- Problem requirements: Count the lines of the rows below that contain the string "anything", and give only that number.

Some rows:
'''
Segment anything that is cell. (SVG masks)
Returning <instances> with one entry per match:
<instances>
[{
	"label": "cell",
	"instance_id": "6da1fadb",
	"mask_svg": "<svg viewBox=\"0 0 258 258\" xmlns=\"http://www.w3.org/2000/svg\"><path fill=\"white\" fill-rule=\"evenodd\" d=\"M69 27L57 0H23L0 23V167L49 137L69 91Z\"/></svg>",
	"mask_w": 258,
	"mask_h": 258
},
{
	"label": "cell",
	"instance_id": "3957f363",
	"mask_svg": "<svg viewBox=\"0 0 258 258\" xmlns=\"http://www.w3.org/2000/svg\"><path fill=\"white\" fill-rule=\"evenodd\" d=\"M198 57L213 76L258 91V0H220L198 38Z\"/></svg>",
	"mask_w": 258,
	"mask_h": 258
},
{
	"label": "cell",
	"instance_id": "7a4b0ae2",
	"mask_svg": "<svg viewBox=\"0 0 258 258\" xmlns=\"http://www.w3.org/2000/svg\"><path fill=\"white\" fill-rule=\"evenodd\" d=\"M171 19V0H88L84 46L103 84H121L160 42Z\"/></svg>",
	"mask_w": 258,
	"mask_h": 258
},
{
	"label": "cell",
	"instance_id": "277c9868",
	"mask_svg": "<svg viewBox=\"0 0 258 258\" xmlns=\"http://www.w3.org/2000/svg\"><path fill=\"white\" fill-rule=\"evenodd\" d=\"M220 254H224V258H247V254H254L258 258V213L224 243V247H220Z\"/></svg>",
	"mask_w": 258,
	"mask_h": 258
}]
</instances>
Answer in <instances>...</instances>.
'''
'''
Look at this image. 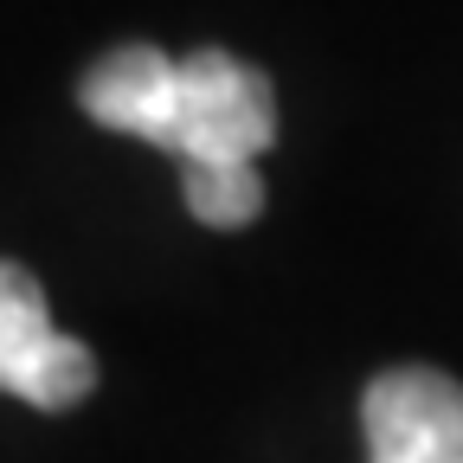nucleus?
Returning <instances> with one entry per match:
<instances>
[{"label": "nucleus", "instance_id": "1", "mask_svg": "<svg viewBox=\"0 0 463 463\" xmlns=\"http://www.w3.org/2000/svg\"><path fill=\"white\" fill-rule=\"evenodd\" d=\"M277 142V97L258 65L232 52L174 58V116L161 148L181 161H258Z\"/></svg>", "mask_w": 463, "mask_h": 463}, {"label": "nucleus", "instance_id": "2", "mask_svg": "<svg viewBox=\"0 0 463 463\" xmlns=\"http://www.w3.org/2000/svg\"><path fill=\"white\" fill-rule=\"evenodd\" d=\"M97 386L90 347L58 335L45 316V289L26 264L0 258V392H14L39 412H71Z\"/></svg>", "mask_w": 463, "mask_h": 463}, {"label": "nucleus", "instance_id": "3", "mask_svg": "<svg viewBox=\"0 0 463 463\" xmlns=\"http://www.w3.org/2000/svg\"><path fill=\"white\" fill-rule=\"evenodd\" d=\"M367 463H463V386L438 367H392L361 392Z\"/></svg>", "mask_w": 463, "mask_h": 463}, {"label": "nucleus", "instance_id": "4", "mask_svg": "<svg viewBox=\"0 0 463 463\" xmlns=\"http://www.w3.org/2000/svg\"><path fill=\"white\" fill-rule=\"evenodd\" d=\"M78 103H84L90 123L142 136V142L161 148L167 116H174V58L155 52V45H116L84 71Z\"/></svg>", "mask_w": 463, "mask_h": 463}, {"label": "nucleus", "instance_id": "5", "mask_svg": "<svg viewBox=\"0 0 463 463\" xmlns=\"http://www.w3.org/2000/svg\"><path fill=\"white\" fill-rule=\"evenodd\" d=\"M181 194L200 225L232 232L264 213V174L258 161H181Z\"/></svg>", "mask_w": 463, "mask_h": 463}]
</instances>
'''
'''
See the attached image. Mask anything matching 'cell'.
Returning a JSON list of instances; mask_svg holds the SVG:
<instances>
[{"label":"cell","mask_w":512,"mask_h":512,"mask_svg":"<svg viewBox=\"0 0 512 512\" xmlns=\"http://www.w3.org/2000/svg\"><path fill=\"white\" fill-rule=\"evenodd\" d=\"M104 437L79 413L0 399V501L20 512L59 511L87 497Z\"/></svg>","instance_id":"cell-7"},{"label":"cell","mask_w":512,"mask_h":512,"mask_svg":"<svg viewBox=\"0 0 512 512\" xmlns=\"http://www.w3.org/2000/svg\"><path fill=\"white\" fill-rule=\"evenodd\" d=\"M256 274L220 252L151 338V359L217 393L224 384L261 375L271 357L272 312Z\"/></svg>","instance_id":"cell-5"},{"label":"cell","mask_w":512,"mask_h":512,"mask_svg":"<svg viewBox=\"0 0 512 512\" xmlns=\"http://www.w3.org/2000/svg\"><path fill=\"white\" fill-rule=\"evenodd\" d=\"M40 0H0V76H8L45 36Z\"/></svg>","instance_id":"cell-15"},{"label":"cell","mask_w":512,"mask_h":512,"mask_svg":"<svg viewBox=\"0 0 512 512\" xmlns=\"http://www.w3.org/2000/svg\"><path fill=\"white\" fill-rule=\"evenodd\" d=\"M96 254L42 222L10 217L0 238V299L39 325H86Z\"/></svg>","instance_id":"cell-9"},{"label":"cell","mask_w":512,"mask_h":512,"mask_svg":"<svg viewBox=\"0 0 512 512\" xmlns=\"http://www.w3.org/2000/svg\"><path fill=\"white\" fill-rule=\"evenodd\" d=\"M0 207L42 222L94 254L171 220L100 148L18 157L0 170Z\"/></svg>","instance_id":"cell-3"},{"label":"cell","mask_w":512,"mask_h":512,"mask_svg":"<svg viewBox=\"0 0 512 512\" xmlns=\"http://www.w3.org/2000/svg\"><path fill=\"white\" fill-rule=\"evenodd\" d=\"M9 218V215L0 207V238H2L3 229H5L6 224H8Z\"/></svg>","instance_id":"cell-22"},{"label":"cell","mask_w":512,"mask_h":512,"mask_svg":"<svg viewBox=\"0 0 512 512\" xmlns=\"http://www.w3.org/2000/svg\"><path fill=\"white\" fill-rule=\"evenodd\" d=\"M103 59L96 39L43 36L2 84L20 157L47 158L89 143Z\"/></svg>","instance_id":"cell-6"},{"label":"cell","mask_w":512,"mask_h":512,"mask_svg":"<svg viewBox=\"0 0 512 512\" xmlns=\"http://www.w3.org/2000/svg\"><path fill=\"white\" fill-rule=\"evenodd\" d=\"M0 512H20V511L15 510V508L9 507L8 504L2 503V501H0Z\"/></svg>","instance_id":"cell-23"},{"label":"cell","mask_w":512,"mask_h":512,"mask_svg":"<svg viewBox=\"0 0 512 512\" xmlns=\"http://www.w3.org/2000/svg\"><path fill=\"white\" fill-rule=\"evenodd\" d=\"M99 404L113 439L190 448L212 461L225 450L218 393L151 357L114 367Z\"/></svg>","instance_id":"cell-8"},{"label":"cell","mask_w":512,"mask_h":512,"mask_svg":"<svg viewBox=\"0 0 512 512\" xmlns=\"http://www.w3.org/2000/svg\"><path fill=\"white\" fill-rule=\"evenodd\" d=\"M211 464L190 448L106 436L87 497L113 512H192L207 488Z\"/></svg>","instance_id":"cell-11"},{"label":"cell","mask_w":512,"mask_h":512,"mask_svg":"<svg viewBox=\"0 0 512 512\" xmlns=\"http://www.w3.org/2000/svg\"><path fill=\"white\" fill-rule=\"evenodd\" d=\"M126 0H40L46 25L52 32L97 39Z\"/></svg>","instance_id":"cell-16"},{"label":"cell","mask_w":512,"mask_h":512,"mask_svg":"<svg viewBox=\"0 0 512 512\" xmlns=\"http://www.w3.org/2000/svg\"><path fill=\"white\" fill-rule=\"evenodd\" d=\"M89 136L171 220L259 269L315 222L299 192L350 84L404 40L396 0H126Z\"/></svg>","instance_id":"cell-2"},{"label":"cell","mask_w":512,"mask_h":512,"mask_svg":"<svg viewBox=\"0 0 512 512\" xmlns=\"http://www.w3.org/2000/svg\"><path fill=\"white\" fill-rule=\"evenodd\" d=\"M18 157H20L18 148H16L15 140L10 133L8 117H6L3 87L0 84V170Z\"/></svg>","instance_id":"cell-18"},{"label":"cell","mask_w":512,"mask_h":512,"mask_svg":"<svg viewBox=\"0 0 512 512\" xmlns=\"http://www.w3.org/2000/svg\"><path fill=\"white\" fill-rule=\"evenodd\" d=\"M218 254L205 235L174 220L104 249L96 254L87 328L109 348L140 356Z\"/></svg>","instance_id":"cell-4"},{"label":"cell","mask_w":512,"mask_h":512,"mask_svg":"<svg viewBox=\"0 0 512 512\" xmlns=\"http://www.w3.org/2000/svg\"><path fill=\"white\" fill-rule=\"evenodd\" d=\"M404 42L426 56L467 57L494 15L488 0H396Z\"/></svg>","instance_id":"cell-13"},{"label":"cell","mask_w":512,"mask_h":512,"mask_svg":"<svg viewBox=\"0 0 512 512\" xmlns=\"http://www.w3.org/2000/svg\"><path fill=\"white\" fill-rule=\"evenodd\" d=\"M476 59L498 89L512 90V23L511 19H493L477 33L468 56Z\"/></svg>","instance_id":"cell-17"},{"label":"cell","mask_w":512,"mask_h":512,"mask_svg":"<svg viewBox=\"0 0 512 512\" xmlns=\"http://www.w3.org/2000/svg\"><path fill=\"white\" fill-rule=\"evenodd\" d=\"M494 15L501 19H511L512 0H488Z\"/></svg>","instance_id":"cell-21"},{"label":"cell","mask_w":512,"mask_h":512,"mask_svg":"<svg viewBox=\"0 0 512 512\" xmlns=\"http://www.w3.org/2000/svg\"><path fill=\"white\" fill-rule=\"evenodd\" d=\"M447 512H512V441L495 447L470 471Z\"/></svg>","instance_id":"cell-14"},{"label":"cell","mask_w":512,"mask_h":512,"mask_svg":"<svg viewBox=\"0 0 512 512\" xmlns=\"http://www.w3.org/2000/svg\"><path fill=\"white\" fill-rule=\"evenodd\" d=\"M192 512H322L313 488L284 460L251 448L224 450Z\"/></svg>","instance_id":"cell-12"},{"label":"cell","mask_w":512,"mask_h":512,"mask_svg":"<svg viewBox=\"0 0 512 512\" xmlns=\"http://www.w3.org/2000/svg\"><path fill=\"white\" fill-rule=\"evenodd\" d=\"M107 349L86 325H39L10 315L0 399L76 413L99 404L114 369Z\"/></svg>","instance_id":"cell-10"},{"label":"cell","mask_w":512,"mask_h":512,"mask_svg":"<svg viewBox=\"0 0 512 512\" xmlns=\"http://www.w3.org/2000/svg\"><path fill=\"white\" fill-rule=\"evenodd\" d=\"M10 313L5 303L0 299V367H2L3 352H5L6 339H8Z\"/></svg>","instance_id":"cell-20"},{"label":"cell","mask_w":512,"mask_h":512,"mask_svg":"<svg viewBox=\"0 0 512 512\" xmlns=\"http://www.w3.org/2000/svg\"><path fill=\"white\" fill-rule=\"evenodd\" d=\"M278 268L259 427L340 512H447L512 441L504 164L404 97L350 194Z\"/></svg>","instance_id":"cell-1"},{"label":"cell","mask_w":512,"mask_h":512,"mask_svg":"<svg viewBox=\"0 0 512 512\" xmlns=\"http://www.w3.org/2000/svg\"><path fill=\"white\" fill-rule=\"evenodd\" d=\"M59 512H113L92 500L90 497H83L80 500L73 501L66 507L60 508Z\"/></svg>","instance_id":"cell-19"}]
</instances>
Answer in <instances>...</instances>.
'''
- Finished task: 2